Date of Award

1976

Degree Type

Thesis

Degree Name

Master of Arts in Philosophy

Department

Philosophy

First Advisor

David Freeman

Abstract

The question as to whether empirical knowledge has any foundations and, if it does, just what those foundations might be, has long been an important epistemological question. The problem with which I am concerned is that of taking primitive sensory experience as the ground of empirical knowledge. I consider three attempts on the part of 20th century British and American analytical philosophers to substantiate our ordinary knowledge claims about an extra-mental, empirical reality. The first of these is the sense-datum approach to the problem, in which by using the act-object analysis of simple sensations, the independent status of things sensed was thought to be established. But I point out that the sense-datum theorists do not prove the point they set out to prove, but only succeed in illuminati: 1g the fundamental assumptions of Realism in opposition to those of Idealism. In opposition to the sense-datum Realists, I advance the adverbial analysis of sensation, and in so doing open the way to a less direct but more credible Realism.

The second part considers the protocol-statement theories, according to which empirical knowledge is (or corresponds to) a truth-functional syntactical system of propositions ultimately grounded on a class of atomic propositions: the protocol statements. It becomes apparent that the protocol-statement theories must choose between subjectivism and corrigibility. The relation of empirical knowledge claims to subjective sense experiences is problematic.

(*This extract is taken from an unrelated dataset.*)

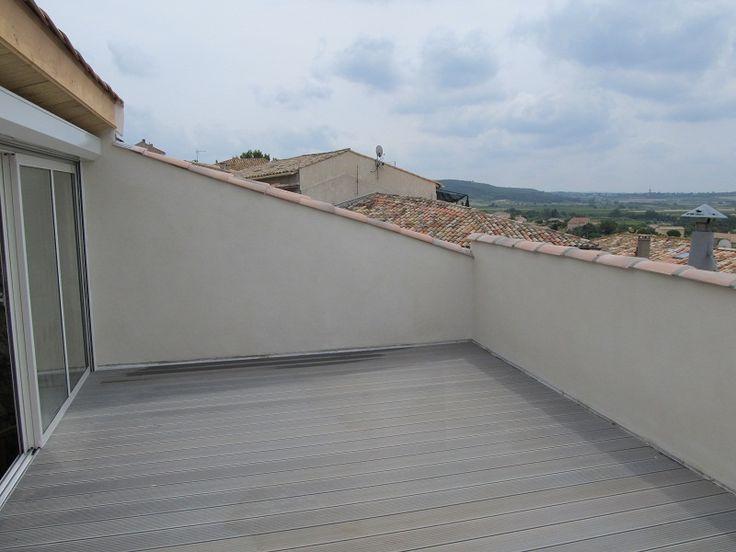 Terrasse Tropezienne Lyon : 1000 id u00e9es sur le th u00e8me Dallage Terrasse sur Pinterest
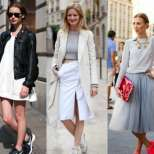 Обичате да носите кецове и маратонки. Ето Ви супер идеи как да ги комбинирате с различен стил дрехи!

Finally, I relate the attempt made to rework the phenomenalistic and physicalistic epistemic systems of the Logical Positivists along the lines of warranting relations rather than implicative relations. Thus sensory experience comes to have an evidence-conferring relation to empirical knowledge claims. But that relation is a complex one which must be determined in the light of all our relevant information; particularly that regarding the causal conditions prevailing in our perceptual environment.